Selection:
As indicated in the design section a good system should be data flow driven in its design and the data flow should be uni-directional as far as possible. This means that the outputs which have to be generated by the system need certain data. The output should aquire the data it needs to perform the output. This data is processed in some way and in turn relies on further data, until you reach the inputs of your system. In other words your objects should have get-functions but preferably no set-functions. Make sure in the refactoring phase that this design princple is adhered to. It may mean bigger changes in the design if you have to restructure the code, but it is worth while.

Use defined Naming Conventions

Naming conventions are a bit formalistic and thus not very highly esteemed. However if you name your variables, functions and modules consistently and according to a defined system you will have the great benefit that everybody will immediately know what the code is all about. Starting from the programmer himself, the colleagues who does a review, the next programmer who wants to re-use it or do maintenance on it, the tester, all will benefit from it. I will not go into the naming convention itself since I did this on another page, but use this refactoring method and apply the naming convention to make the code better understandable.

Use defined Templates

Define templates for your code and use them! There should be clearly identified sections where you put typedefs, defines, function prototypes, the source code itself, etc. etc. The reasons are similar to those for using defined names for variables and functions. It makes the whole code better understandable and everybody knows where to find what.

Keep the Header Structure simple

Some years ago I came as a newcomer into a project and tried to get all the code and headers collected and tried them to compile. It took me three days to succeed! O.k. there were some configuration managent problems and I had to get some files from certain colleagues instead of beeing able to get it from the code repository. But most of the time I wasted with finding out which headers I needed to get in which of their versions. Finally, after I succeeded, I found that for the literal handful of source code modules I needed almost 50 different header files which were nested, had cross includes and all sorts of dependencies. Many of the headers were included because a single define was needed out of the hundreds it contained. I cleaned it out after I was put in charge of the design. Now the same software needs 5 headers and they do not have any dependencies, cross includes or circular includes. And they are single level includes i.e. there are no nestings. The refactoring step needs to be based on a clear concept and "design" of your headers. You need to know what headers there shall be and what they have to contain. Then make sure that they do not depend on each other. Include them in the right sequence rather than making nestings. The following example shows how to reduce the nestings:

The header file macros.h makes use of a basic data types in the form of a redefinition of "unsigned short"

Tasks to perform:
1/ Answer these questions about the text on refactoring, each on its own line, marked as they are:
(a) What kind of functions should objects have, and what kind should they preferably not have?
(b) How long did it take to get the collected code and headers to compile on joining the project?
(c) After the cleanup, how many header files did the same software need?
2/ Summarize the text on refactoring in two sentences.

Supplied material:
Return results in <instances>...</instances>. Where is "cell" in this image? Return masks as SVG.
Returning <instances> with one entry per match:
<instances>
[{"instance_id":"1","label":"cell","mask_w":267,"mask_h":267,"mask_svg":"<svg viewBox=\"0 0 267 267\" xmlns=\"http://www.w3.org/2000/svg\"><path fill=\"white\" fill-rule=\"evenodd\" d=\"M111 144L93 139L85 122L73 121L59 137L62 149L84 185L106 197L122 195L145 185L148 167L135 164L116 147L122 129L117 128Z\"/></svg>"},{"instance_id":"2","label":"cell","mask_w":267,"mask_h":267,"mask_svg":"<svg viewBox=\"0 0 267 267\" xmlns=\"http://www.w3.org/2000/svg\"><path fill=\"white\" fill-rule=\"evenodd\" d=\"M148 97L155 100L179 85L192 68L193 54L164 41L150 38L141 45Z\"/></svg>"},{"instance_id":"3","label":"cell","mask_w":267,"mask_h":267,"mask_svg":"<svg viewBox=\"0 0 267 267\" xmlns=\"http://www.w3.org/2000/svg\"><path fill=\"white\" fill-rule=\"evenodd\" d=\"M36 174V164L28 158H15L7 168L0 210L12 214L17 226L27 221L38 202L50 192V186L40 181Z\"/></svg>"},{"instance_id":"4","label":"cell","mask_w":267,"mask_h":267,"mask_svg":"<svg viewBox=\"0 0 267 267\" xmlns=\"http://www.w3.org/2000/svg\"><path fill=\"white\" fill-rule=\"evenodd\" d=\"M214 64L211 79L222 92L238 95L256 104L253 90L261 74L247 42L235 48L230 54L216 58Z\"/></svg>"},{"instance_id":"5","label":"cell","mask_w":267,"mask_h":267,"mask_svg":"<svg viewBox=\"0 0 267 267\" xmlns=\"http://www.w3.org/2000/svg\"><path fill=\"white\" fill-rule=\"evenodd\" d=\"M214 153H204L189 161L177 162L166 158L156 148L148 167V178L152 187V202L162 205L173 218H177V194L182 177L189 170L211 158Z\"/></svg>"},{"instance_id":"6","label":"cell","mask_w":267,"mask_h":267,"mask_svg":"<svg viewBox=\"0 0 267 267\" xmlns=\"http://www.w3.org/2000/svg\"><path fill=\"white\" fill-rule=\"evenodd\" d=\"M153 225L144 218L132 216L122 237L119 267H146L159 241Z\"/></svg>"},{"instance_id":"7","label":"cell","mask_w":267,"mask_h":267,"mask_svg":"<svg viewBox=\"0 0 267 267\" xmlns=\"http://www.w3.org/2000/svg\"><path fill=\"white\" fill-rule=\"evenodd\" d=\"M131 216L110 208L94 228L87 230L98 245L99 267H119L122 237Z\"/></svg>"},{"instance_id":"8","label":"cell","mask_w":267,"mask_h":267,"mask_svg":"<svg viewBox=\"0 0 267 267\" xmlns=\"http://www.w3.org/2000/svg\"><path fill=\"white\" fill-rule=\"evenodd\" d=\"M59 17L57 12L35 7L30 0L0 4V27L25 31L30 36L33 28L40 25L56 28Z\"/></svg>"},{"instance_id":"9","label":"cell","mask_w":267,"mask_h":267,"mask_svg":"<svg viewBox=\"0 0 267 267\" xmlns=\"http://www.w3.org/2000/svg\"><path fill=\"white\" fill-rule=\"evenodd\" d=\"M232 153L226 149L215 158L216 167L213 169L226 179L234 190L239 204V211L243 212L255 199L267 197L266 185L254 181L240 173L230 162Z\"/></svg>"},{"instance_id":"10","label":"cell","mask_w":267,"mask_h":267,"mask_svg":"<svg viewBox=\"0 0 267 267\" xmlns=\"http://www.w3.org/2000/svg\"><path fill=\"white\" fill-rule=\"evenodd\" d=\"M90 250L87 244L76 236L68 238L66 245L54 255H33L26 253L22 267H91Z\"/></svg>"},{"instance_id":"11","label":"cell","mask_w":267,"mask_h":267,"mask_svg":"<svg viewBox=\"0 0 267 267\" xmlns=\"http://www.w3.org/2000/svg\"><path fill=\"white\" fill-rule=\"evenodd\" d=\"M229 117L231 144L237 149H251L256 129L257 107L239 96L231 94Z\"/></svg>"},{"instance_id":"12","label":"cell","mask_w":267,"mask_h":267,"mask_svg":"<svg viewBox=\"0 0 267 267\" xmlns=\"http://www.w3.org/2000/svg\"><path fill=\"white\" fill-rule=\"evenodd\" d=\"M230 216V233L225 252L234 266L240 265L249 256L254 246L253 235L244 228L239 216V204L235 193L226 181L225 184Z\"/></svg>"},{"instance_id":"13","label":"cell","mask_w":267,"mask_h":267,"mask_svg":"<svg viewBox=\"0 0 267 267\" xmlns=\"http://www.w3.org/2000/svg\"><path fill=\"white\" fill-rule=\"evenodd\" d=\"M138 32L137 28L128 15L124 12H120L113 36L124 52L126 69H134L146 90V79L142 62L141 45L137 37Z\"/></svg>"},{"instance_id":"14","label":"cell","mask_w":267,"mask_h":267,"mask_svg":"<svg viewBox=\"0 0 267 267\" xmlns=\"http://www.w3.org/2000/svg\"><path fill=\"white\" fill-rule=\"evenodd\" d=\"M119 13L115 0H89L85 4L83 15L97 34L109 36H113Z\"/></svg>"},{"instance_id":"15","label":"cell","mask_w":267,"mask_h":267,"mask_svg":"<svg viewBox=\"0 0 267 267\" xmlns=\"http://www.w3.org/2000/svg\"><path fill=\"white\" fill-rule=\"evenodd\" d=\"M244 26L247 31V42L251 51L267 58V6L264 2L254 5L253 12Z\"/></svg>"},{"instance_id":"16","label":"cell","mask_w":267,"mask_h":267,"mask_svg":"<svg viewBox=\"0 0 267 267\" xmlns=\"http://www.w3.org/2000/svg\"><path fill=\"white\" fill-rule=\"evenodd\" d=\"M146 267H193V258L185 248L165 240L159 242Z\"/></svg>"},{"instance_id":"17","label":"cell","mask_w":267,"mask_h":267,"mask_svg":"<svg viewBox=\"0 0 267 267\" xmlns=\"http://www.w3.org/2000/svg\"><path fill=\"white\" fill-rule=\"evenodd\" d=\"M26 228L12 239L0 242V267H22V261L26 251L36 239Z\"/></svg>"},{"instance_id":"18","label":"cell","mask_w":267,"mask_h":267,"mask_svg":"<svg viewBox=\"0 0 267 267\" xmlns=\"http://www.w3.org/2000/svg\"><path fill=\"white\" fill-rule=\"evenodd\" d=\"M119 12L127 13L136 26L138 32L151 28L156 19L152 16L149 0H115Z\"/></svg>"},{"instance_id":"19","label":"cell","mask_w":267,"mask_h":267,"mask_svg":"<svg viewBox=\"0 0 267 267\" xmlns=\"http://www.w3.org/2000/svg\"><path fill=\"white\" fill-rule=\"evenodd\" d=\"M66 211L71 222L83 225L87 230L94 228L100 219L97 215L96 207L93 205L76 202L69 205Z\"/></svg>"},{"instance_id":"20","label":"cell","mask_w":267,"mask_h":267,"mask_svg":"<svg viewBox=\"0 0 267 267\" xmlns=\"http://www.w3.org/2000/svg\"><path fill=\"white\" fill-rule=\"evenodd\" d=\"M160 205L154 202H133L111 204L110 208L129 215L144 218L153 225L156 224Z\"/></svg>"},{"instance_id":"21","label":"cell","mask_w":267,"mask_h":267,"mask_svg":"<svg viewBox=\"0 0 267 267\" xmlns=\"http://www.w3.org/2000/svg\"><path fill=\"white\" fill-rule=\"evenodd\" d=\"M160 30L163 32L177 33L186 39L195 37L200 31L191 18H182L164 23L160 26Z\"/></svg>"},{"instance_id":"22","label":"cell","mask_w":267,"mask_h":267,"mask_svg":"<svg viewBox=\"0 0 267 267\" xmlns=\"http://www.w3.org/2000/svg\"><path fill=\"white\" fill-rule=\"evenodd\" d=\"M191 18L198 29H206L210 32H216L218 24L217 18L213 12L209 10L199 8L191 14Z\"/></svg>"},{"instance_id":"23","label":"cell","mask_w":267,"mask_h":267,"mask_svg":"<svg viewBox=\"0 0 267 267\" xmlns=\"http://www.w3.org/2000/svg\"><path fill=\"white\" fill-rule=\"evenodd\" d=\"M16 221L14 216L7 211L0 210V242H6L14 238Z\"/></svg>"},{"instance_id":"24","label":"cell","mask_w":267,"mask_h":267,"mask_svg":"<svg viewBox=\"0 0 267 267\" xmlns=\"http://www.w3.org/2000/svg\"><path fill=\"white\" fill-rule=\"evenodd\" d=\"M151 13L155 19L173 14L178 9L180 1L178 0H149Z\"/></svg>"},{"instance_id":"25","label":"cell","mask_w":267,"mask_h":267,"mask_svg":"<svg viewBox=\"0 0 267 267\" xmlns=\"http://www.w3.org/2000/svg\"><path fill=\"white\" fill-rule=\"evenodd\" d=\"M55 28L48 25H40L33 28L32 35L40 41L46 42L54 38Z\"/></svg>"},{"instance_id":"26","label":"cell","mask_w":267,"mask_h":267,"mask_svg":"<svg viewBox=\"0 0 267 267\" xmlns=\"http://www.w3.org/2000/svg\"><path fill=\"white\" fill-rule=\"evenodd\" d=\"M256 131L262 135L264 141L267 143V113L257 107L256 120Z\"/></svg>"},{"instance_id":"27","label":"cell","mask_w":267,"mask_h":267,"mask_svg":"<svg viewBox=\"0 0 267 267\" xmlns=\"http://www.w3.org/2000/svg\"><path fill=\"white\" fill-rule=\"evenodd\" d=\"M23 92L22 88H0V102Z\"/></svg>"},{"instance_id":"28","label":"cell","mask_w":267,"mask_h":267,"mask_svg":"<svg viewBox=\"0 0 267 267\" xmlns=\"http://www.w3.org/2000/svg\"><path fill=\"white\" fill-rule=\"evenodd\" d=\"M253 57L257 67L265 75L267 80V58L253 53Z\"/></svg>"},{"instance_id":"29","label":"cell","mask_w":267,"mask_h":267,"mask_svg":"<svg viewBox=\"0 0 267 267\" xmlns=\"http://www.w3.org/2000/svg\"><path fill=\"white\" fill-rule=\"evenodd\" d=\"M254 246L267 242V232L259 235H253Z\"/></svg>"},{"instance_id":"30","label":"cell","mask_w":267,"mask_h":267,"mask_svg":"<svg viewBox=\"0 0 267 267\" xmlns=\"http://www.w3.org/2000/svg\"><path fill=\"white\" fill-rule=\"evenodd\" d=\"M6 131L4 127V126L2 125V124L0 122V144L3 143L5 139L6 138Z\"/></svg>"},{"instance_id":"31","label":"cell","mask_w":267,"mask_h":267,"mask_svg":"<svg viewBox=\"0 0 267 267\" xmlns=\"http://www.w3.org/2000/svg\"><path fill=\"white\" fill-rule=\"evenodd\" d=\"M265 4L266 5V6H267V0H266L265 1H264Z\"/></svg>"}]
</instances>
---
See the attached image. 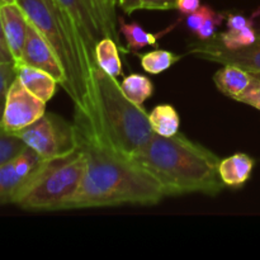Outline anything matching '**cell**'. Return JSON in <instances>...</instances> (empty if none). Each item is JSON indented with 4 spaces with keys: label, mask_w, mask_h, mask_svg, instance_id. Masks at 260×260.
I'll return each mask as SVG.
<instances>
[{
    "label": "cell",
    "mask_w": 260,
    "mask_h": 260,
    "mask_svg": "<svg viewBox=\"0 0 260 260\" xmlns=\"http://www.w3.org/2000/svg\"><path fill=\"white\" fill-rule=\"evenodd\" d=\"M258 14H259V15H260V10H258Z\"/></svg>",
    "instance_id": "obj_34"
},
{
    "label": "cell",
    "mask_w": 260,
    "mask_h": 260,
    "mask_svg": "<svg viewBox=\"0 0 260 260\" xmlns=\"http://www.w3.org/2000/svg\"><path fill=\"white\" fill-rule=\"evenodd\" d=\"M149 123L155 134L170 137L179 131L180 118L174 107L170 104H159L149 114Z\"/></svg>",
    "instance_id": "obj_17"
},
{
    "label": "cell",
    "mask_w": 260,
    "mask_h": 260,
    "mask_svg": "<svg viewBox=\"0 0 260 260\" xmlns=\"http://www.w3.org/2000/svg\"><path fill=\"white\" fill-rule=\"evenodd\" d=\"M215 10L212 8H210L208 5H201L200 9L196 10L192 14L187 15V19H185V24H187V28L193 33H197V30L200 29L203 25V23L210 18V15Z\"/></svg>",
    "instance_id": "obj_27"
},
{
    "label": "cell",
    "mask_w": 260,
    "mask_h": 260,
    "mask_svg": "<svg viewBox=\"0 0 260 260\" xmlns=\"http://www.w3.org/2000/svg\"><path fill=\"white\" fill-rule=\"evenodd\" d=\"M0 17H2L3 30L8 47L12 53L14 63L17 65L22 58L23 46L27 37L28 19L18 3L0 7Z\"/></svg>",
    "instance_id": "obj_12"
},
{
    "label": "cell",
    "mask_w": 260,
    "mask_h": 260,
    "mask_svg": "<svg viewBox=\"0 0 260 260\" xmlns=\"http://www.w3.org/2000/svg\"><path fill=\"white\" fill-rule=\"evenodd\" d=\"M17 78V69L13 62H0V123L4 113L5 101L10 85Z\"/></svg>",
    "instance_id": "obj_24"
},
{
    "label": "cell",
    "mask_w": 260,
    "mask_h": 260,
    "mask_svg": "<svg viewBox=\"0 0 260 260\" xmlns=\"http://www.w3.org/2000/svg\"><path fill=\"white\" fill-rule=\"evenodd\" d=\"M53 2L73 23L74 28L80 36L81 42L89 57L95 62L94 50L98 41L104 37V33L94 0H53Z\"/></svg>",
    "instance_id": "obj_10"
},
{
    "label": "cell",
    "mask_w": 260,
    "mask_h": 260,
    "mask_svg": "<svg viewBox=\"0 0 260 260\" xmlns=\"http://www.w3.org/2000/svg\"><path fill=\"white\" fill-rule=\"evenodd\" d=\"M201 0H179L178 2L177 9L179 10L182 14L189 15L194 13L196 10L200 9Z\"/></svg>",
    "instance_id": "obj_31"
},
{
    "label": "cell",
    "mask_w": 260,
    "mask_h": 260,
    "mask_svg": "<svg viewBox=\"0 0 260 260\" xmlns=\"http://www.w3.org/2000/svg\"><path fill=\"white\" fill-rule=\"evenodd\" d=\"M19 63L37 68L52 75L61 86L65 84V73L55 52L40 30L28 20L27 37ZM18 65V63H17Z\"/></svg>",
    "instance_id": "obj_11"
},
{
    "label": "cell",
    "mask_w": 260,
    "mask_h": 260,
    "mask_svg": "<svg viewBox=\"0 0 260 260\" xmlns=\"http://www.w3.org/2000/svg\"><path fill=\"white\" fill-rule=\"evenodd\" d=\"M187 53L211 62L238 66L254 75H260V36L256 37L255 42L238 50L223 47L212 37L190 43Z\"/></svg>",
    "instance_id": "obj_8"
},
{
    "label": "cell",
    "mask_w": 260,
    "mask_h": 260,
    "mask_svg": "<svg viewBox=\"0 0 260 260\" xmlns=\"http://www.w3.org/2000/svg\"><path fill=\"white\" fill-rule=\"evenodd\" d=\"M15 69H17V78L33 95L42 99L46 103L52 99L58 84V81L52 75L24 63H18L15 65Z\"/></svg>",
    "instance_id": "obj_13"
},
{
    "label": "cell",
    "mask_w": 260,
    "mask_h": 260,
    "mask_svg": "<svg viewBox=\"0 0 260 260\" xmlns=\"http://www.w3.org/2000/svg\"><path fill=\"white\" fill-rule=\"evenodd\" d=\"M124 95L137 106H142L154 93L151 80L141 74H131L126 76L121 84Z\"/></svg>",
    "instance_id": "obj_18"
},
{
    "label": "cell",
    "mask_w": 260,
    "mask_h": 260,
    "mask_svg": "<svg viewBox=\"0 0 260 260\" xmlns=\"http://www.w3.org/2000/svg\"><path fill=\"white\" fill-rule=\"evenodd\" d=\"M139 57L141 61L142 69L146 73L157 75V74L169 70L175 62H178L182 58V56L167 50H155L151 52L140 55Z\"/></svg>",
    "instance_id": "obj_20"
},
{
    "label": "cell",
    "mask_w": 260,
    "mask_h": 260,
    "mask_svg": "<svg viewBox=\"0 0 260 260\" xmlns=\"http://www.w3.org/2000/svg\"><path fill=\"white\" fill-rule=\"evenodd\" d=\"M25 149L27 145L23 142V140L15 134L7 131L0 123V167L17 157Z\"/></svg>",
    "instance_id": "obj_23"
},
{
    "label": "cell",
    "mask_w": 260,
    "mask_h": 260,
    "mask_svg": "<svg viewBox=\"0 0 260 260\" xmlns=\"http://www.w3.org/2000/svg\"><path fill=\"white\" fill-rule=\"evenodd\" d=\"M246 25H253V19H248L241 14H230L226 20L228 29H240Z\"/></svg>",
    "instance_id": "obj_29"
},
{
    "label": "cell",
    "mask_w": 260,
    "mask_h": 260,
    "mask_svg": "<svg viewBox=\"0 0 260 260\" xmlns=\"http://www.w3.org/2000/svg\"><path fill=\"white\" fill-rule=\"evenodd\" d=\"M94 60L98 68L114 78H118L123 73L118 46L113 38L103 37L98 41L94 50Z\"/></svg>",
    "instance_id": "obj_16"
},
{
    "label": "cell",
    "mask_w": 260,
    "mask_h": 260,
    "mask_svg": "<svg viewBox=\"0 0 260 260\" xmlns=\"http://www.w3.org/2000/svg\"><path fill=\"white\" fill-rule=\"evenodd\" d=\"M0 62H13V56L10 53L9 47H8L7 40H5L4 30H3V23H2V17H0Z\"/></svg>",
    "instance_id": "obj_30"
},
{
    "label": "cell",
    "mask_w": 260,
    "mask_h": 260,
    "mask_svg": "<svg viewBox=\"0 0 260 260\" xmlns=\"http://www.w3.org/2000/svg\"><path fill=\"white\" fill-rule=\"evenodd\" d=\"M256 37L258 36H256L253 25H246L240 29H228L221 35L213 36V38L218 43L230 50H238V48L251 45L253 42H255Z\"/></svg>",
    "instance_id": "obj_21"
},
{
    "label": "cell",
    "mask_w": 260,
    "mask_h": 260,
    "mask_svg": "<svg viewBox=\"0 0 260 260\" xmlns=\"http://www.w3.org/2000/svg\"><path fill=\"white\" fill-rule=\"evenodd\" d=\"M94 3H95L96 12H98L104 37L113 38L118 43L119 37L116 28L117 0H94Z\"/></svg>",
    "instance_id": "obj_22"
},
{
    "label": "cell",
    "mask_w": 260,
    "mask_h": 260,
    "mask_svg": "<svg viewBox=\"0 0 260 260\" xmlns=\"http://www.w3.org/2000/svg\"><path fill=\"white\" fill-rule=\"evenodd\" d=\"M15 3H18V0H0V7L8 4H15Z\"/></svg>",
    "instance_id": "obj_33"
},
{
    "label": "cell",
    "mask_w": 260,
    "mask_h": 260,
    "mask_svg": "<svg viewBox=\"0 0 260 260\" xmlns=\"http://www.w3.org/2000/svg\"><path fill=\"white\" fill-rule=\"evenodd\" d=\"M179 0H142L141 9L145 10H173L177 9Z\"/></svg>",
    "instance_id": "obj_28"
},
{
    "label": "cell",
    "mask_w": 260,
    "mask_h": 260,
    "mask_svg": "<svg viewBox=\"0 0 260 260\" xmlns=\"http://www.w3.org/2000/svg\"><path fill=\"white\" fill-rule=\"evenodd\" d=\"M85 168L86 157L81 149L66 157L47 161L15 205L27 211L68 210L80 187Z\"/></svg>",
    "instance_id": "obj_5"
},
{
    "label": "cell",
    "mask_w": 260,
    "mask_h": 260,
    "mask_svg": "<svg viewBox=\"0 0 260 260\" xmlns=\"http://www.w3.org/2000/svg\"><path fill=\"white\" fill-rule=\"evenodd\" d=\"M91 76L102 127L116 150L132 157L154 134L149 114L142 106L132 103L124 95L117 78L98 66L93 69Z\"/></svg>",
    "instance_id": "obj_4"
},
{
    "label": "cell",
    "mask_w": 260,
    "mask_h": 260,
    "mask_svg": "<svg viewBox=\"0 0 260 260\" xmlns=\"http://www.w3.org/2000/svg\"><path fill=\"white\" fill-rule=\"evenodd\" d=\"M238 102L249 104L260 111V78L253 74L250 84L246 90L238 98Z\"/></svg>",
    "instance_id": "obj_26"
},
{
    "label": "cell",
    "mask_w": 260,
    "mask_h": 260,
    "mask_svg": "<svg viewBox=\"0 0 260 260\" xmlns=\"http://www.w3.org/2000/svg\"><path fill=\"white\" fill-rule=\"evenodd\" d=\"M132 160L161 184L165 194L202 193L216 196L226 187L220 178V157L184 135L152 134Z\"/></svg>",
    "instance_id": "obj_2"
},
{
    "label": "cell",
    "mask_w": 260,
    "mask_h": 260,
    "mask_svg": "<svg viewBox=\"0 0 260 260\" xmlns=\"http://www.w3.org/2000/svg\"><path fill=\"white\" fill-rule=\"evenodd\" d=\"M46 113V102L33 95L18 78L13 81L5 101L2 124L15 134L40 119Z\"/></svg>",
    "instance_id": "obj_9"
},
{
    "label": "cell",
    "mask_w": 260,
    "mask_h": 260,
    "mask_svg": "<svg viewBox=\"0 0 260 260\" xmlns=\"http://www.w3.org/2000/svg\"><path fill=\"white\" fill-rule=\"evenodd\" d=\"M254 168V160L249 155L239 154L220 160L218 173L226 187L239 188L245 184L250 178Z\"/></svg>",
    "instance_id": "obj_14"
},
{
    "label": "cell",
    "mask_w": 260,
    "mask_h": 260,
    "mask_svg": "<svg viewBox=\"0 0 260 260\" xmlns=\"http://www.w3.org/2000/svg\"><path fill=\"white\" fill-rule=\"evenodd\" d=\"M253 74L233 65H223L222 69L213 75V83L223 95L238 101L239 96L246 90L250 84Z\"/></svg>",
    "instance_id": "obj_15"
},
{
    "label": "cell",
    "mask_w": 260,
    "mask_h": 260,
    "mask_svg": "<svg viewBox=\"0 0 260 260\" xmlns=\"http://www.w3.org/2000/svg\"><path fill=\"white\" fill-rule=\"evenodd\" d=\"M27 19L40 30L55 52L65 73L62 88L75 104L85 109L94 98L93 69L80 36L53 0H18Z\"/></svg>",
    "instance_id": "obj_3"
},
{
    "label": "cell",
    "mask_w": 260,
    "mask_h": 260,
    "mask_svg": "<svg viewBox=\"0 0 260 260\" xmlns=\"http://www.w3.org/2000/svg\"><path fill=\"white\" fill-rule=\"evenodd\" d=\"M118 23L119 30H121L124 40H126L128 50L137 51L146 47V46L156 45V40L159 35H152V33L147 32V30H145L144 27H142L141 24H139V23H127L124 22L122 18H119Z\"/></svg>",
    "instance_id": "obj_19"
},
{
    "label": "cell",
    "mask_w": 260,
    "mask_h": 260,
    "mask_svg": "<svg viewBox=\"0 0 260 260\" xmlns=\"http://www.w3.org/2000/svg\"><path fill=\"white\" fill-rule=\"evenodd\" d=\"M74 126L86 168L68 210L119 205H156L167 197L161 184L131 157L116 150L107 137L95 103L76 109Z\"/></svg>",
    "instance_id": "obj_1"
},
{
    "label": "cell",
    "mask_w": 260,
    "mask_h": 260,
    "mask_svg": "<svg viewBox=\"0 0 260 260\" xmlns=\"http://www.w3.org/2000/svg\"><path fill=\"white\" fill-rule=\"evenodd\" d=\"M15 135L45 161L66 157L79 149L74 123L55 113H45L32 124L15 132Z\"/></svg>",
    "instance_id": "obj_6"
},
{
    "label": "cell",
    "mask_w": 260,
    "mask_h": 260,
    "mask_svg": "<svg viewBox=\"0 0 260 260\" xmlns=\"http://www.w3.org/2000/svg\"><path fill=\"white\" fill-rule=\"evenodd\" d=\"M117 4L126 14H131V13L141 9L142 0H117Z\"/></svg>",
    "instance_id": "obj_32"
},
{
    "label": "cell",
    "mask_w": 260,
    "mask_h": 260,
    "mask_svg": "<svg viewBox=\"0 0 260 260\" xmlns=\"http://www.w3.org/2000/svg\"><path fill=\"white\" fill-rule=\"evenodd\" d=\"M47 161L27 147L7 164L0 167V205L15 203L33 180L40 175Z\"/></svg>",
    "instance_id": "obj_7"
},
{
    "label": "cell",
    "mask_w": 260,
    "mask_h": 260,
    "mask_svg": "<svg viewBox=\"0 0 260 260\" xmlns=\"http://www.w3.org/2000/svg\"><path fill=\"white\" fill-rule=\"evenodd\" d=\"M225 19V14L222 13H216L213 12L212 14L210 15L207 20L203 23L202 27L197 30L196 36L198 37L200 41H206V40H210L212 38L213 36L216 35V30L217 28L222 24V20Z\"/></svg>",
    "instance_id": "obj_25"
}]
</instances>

Problem solutions:
1/
(a) Objects should have get-functions but preferably no set-functions.
(b) It took three days.
(c) It needed 5 headers.

2/ The text on refactoring advises keeping the design data-flow driven and uni-directional, so that objects have get-functions but preferably no set-functions. It also calls for defined naming conventions and code templates so everybody knows where to find what, and for a simple header structure, citing a project whose handful of modules needed almost 50 nested, interdependent headers until a cleanup reduced them to 5 single-level headers with no dependencies.